We’ve all felt it: the visceral annoyance on opening an email — because it’s the fifth one from the same company in two days, or because it’s packed with hyperbole or an off-putting sales pitch. As it turns out, recent research has shown that this reaction is only too natural. We’re predisposed to view the tone of email more negatively than it was written.

Of course, email is an important tool for marketing your business. But it’s important to strike a balance, making sure you’re getting your message out without turning off potential buyers.

To help you achieve this delicate balance, here are three of the most off-putting email offenses — and tips to avoid them.

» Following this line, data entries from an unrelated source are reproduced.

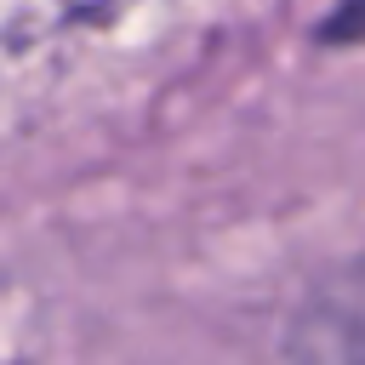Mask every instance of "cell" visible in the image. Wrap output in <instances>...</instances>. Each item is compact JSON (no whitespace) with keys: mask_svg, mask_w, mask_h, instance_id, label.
Listing matches in <instances>:
<instances>
[{"mask_svg":"<svg viewBox=\"0 0 365 365\" xmlns=\"http://www.w3.org/2000/svg\"><path fill=\"white\" fill-rule=\"evenodd\" d=\"M291 365H365V268L325 279L291 319Z\"/></svg>","mask_w":365,"mask_h":365,"instance_id":"cell-1","label":"cell"}]
</instances>
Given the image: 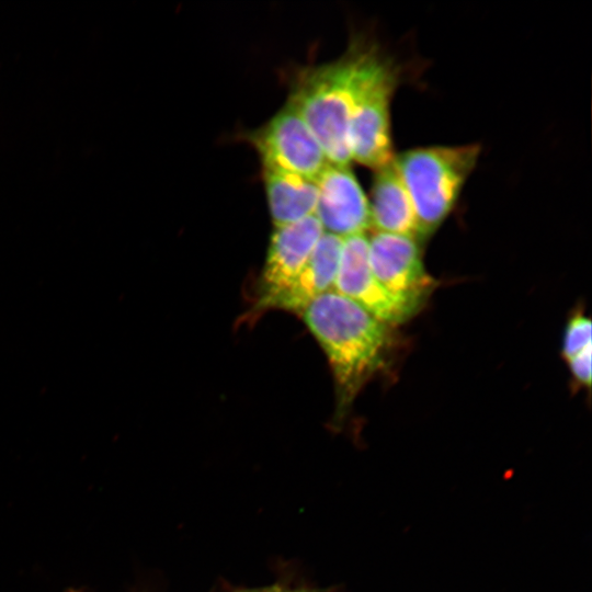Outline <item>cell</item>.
I'll return each mask as SVG.
<instances>
[{"label": "cell", "instance_id": "8fae6325", "mask_svg": "<svg viewBox=\"0 0 592 592\" xmlns=\"http://www.w3.org/2000/svg\"><path fill=\"white\" fill-rule=\"evenodd\" d=\"M368 202L371 227L376 231L420 240L414 209L394 160L375 170Z\"/></svg>", "mask_w": 592, "mask_h": 592}, {"label": "cell", "instance_id": "277c9868", "mask_svg": "<svg viewBox=\"0 0 592 592\" xmlns=\"http://www.w3.org/2000/svg\"><path fill=\"white\" fill-rule=\"evenodd\" d=\"M400 79V67L385 57L362 93L350 119L351 158L374 171L387 166L395 158L391 101Z\"/></svg>", "mask_w": 592, "mask_h": 592}, {"label": "cell", "instance_id": "52a82bcc", "mask_svg": "<svg viewBox=\"0 0 592 592\" xmlns=\"http://www.w3.org/2000/svg\"><path fill=\"white\" fill-rule=\"evenodd\" d=\"M333 291L358 304L388 326L399 325L415 314L388 293L374 276L368 261V238L365 234L343 238Z\"/></svg>", "mask_w": 592, "mask_h": 592}, {"label": "cell", "instance_id": "4fadbf2b", "mask_svg": "<svg viewBox=\"0 0 592 592\" xmlns=\"http://www.w3.org/2000/svg\"><path fill=\"white\" fill-rule=\"evenodd\" d=\"M591 346V320L582 312L570 317L562 340V355L566 360Z\"/></svg>", "mask_w": 592, "mask_h": 592}, {"label": "cell", "instance_id": "5b68a950", "mask_svg": "<svg viewBox=\"0 0 592 592\" xmlns=\"http://www.w3.org/2000/svg\"><path fill=\"white\" fill-rule=\"evenodd\" d=\"M263 166L317 180L329 161L318 139L299 115L286 104L262 127L249 135Z\"/></svg>", "mask_w": 592, "mask_h": 592}, {"label": "cell", "instance_id": "9a60e30c", "mask_svg": "<svg viewBox=\"0 0 592 592\" xmlns=\"http://www.w3.org/2000/svg\"><path fill=\"white\" fill-rule=\"evenodd\" d=\"M251 592H278V590H264V591H251Z\"/></svg>", "mask_w": 592, "mask_h": 592}, {"label": "cell", "instance_id": "30bf717a", "mask_svg": "<svg viewBox=\"0 0 592 592\" xmlns=\"http://www.w3.org/2000/svg\"><path fill=\"white\" fill-rule=\"evenodd\" d=\"M343 239L322 234L311 255L295 278L265 306L301 314L320 295L332 291L338 274Z\"/></svg>", "mask_w": 592, "mask_h": 592}, {"label": "cell", "instance_id": "e0dca14e", "mask_svg": "<svg viewBox=\"0 0 592 592\" xmlns=\"http://www.w3.org/2000/svg\"><path fill=\"white\" fill-rule=\"evenodd\" d=\"M73 592H77V591H73Z\"/></svg>", "mask_w": 592, "mask_h": 592}, {"label": "cell", "instance_id": "3957f363", "mask_svg": "<svg viewBox=\"0 0 592 592\" xmlns=\"http://www.w3.org/2000/svg\"><path fill=\"white\" fill-rule=\"evenodd\" d=\"M479 144L430 146L395 155V164L410 196L420 240L431 236L456 207L475 170Z\"/></svg>", "mask_w": 592, "mask_h": 592}, {"label": "cell", "instance_id": "7a4b0ae2", "mask_svg": "<svg viewBox=\"0 0 592 592\" xmlns=\"http://www.w3.org/2000/svg\"><path fill=\"white\" fill-rule=\"evenodd\" d=\"M301 315L328 356L339 406L346 408L382 368L391 342L389 326L333 289L314 299Z\"/></svg>", "mask_w": 592, "mask_h": 592}, {"label": "cell", "instance_id": "9c48e42d", "mask_svg": "<svg viewBox=\"0 0 592 592\" xmlns=\"http://www.w3.org/2000/svg\"><path fill=\"white\" fill-rule=\"evenodd\" d=\"M322 234L315 215L274 229L260 278L257 310L264 309L303 270Z\"/></svg>", "mask_w": 592, "mask_h": 592}, {"label": "cell", "instance_id": "8992f818", "mask_svg": "<svg viewBox=\"0 0 592 592\" xmlns=\"http://www.w3.org/2000/svg\"><path fill=\"white\" fill-rule=\"evenodd\" d=\"M368 261L383 287L414 312L435 287L425 271L419 240L413 237L375 231L368 238Z\"/></svg>", "mask_w": 592, "mask_h": 592}, {"label": "cell", "instance_id": "ba28073f", "mask_svg": "<svg viewBox=\"0 0 592 592\" xmlns=\"http://www.w3.org/2000/svg\"><path fill=\"white\" fill-rule=\"evenodd\" d=\"M316 181L315 216L325 232L343 239L371 227L369 202L350 166L329 163Z\"/></svg>", "mask_w": 592, "mask_h": 592}, {"label": "cell", "instance_id": "5bb4252c", "mask_svg": "<svg viewBox=\"0 0 592 592\" xmlns=\"http://www.w3.org/2000/svg\"><path fill=\"white\" fill-rule=\"evenodd\" d=\"M591 346L567 360L570 373L577 384L590 387L591 385Z\"/></svg>", "mask_w": 592, "mask_h": 592}, {"label": "cell", "instance_id": "7c38bea8", "mask_svg": "<svg viewBox=\"0 0 592 592\" xmlns=\"http://www.w3.org/2000/svg\"><path fill=\"white\" fill-rule=\"evenodd\" d=\"M263 179L270 215L275 228L315 215L318 200L316 180L273 170H263Z\"/></svg>", "mask_w": 592, "mask_h": 592}, {"label": "cell", "instance_id": "6da1fadb", "mask_svg": "<svg viewBox=\"0 0 592 592\" xmlns=\"http://www.w3.org/2000/svg\"><path fill=\"white\" fill-rule=\"evenodd\" d=\"M384 58L375 43L355 39L337 60L305 69L296 78L287 103L307 123L329 163L350 166V119Z\"/></svg>", "mask_w": 592, "mask_h": 592}, {"label": "cell", "instance_id": "2e32d148", "mask_svg": "<svg viewBox=\"0 0 592 592\" xmlns=\"http://www.w3.org/2000/svg\"><path fill=\"white\" fill-rule=\"evenodd\" d=\"M278 592H282V591H278Z\"/></svg>", "mask_w": 592, "mask_h": 592}]
</instances>
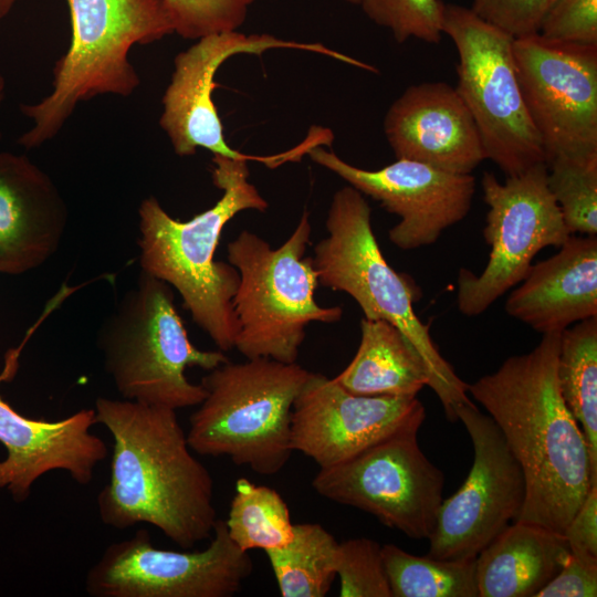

3 marketing email crimes to avoid

1) Imperatives

How many times a day do you receive emails, “Buy!” or, “Act fast!” in the subject line, usually followed with the anxiety-producing exclamation point? For most of us, this commanding language is irksome, and the emails end up in the trash folder.

Instead of commanding your potential buyers, try a subtle linguistic change. For example, rather than an imperative, try using the conditional: “Would you?” This way, you avoid coming across as overbearing, and you respect the right of your readers to make a decision about their actions.

2) Too many emails

It’s important to be conscientious and keep your message consistently on the minds of your target audience. But too many emails can be counterproductive, as your readers will start to tune you out or, worse, mark you as spam.

3) Failing to acknowledge your readers’ workload

Few things are more irksome in email correspondence than lack of consideration. Bear in mind that when your carefully crafted content pops up in your potential customer’s inbox, you’re giving them a task.

You can easily avoid potential annoyance on the part of your readers with a simple acknowledgment of their workload. For example, “I recognize that your schedule is hectic, so let me be brief…” This not only acknowledges that they are busy, but demonstrates that you respect, and will be a good steward of, their time.

The upshot is that while email is an excellent marketing tool, it’s important to always put yourself in the shoes of your readers before you press send. Make sure that your message isn’t getting overshadowed by avoiding these marketing email crimes.